=== Dataset excerpts ===

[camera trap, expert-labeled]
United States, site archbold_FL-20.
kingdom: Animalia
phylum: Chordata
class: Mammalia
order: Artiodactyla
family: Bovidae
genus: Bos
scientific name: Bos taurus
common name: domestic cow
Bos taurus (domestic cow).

===
=== Dataset excerpts ===

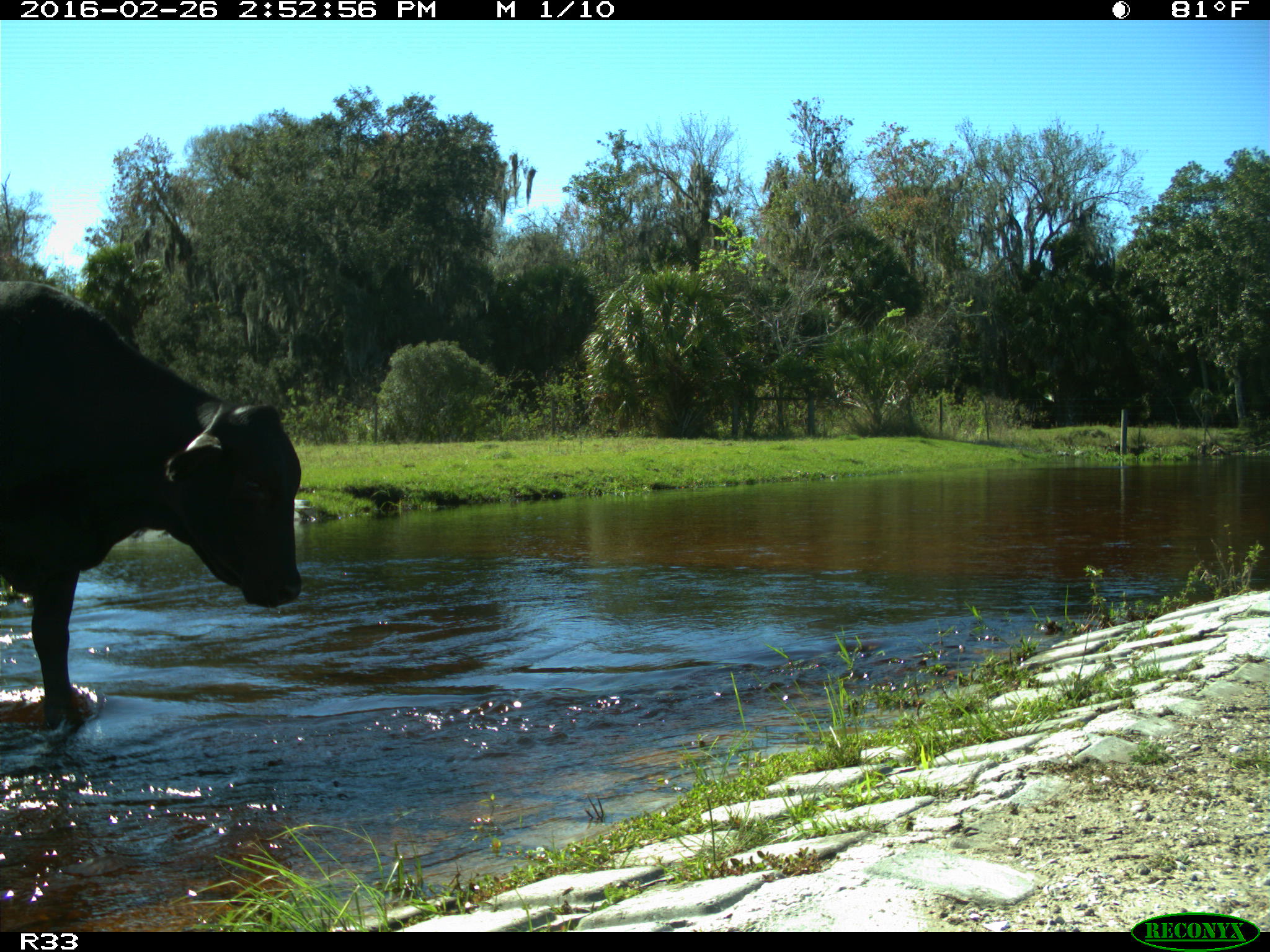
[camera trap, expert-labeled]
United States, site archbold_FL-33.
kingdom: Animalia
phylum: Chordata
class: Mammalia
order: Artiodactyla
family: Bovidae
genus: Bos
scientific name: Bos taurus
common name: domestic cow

===

Work to complete: Copy every line of the data that holds the string "United".

Problem solution:
United States, site archbold_FL-20.
United States, site archbold_FL-33.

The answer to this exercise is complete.